Freelancer – Review

Freelancer

(Microsoft for the PC)
by Eric Johnson

Conceived and eventually abandoned by pioneering space sim designer Chris Roberts during its excruciatingly long gestation period, Freelancer is an entertaining spacebound dogfighting and exploration epic charged with resurrecting an endangered genre. Space sim’s are intense combat-based flight simulators which put players in the cockpit of small fighters and feature frenzied, skill-based, ship-to-ship combat. Varied levels of realism, impressive visuals, moderate to steep learning curves, and ambitious storytelling were hallmarks of the genre. For the persistent, the rewards were tremendous, but perhaps because of the learning curve or the need for a flight stick, interest in space sims has fluctuated and dissipated since their mid-’90s apex.

Enter Chris Roberts, enter Freelancer, which has taken the conventions of the space sim, streamlined it for mass consumption, and set it in a vast universe filled with competing political factions, corporations, isolationists, terrorists, commodity brokers, terraformers, and separatists. Set loose in this environment, one is given a lengthy and excellent single-player campaign to complete, followed up by endless hours of open-ended exploration in three dozen solar systems.
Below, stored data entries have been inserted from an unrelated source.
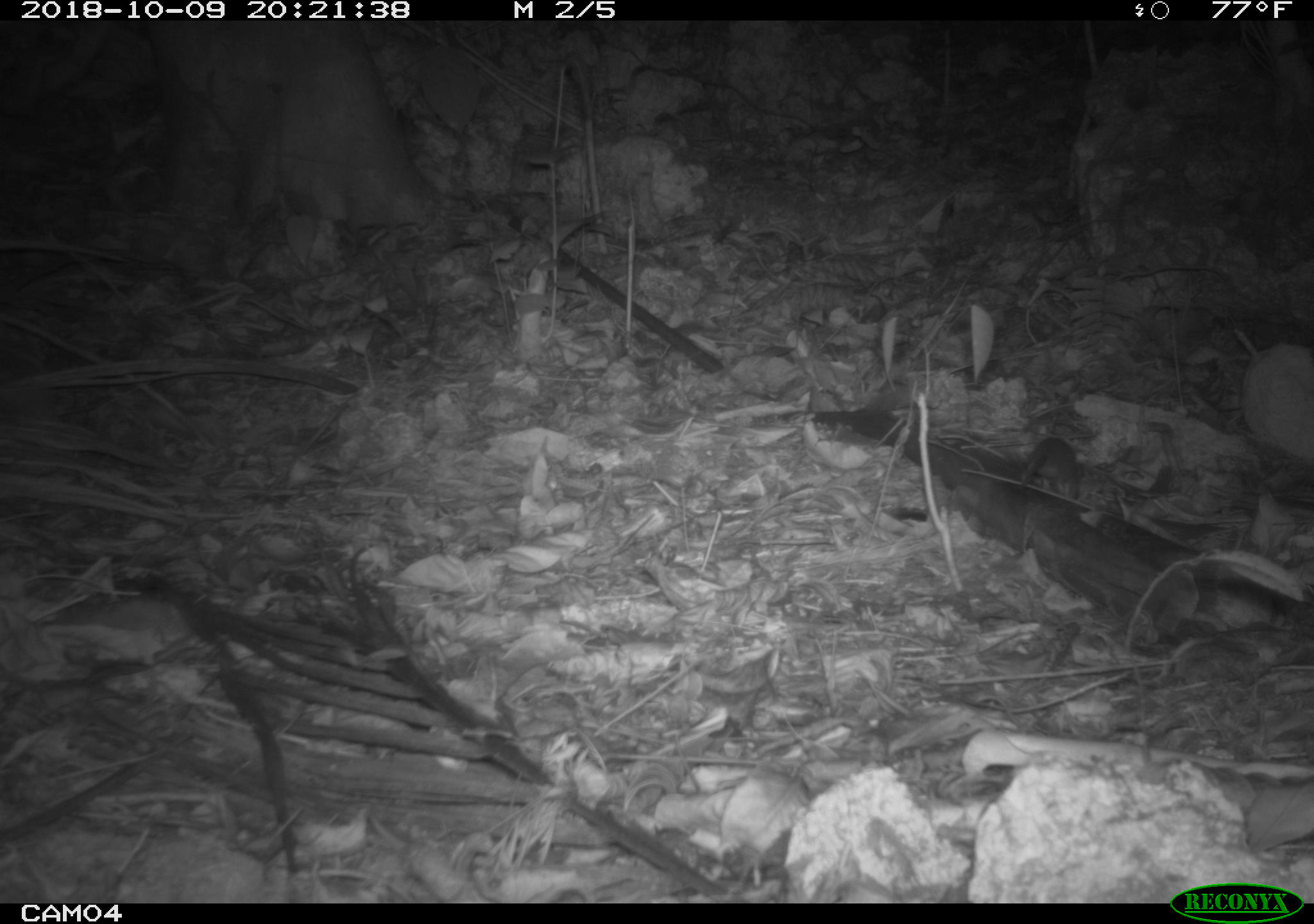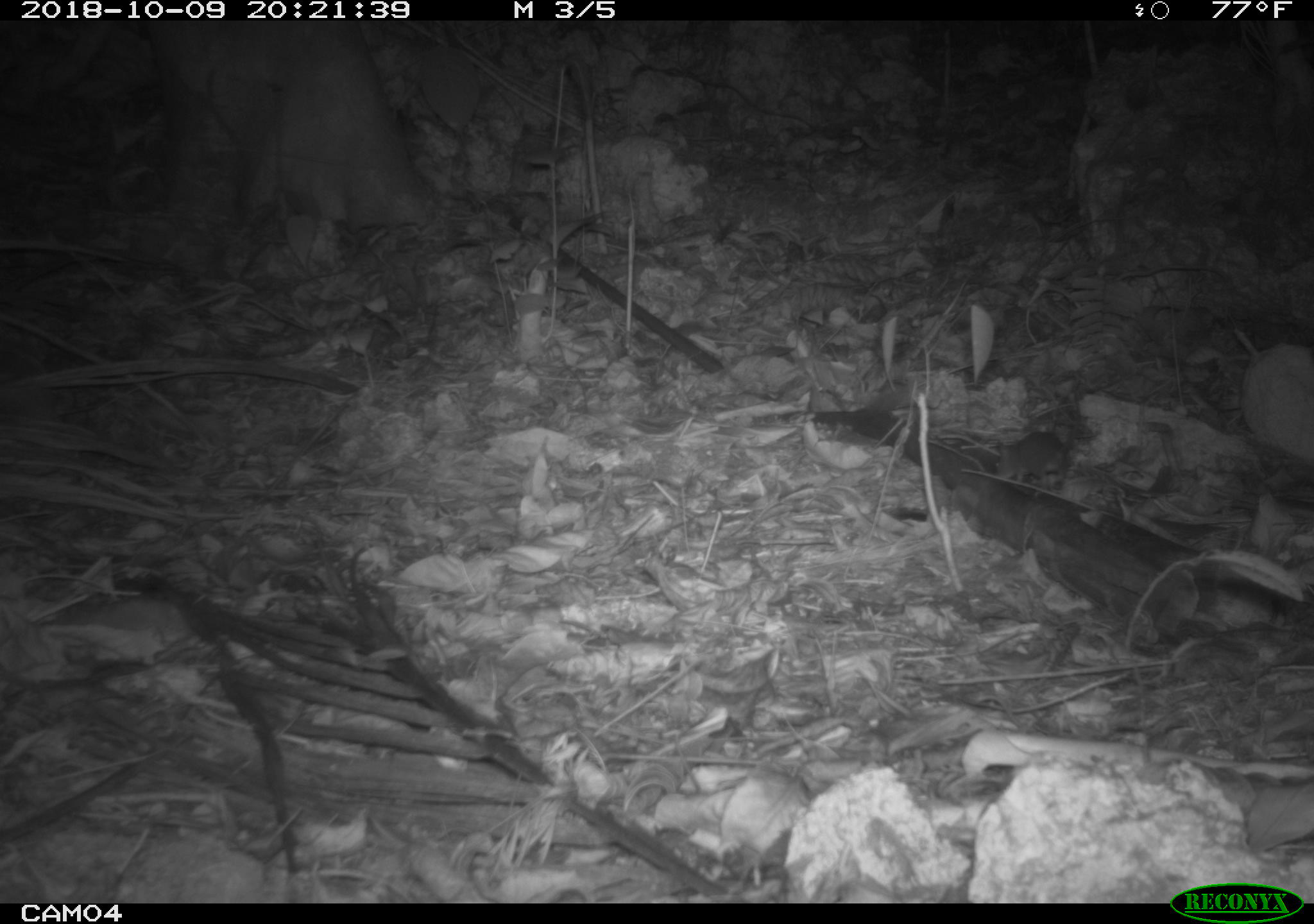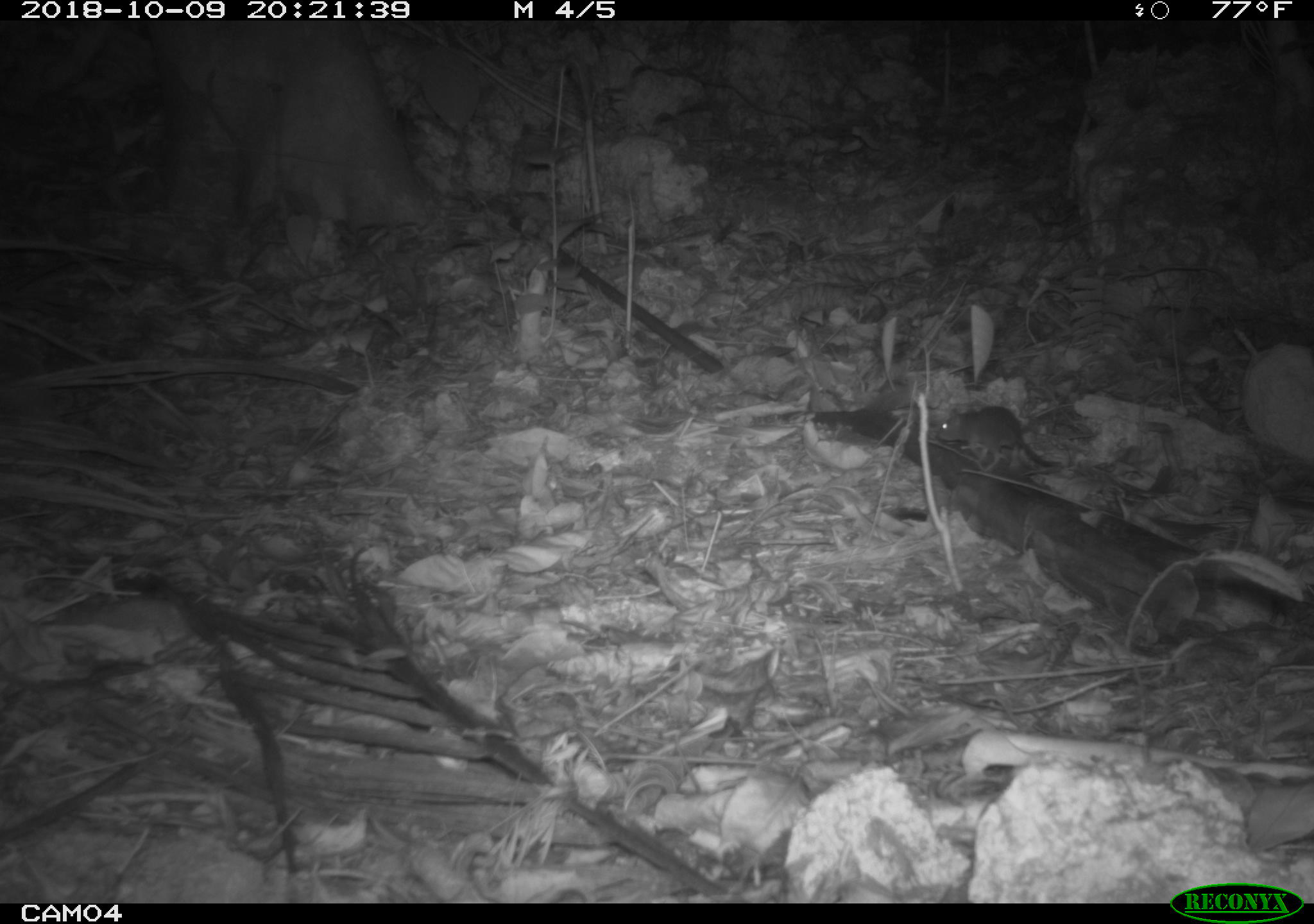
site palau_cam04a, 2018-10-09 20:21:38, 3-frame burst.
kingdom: Animalia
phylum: Chordata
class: Mammalia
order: Rodentia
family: Muridae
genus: Rattus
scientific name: Rattus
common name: rat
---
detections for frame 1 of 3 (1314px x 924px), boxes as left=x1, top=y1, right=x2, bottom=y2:
rat: left=1013, top=436, right=1087, bottom=502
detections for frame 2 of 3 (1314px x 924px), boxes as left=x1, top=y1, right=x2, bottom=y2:
rat: left=986, top=384, right=1091, bottom=488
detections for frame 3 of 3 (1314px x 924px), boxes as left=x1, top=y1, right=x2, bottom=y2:
rat: left=927, top=400, right=1075, bottom=478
A brilliant and compromised control scheme replaces the traditional flight stick with a mouse and keyboard. Instead of having fixed guns which force you to outmaneuver your opponent (ala X-Wings and Tie Fighters), all weapons are turret-based and move independently of the ship, giving you a 180º radius of fire (ala the asteroid field confrontation between Boba Fett’s ship and Obi Wan’s in Attack of the Clones). This simplifies targeting and results in a relatively shallow and sadly arcade-like fighting experience, despite the fact that it’s addictive, appealing, and fun. Random missions allow one to bounty hunt, trade commodities, perform assassinations, smuggle contraband, and engage in random acts of piracy, thus giving you ample opportunity to develop a reputation, piss people off, and engage in clandestine alliances.

Sounds impressive, doesn’t it? Unfortunately, the random missions are repetitive and rarely involve more than neutralizing a large number of enemy vessels, and there isn’t a combat-worthy ship capable of transporting enough cargo to allow you to be a force to be reckoned with and engage in trade simultaneously. For my taste, too much has been lost in translation for me to fall in love with this, but as a fan of the genre who hasn’t seen a great action-based dogfighting sim since 1999, it’s a desperately-needed dose of old school space combat that should appeal to any closet sci-fi geek with a decent computer.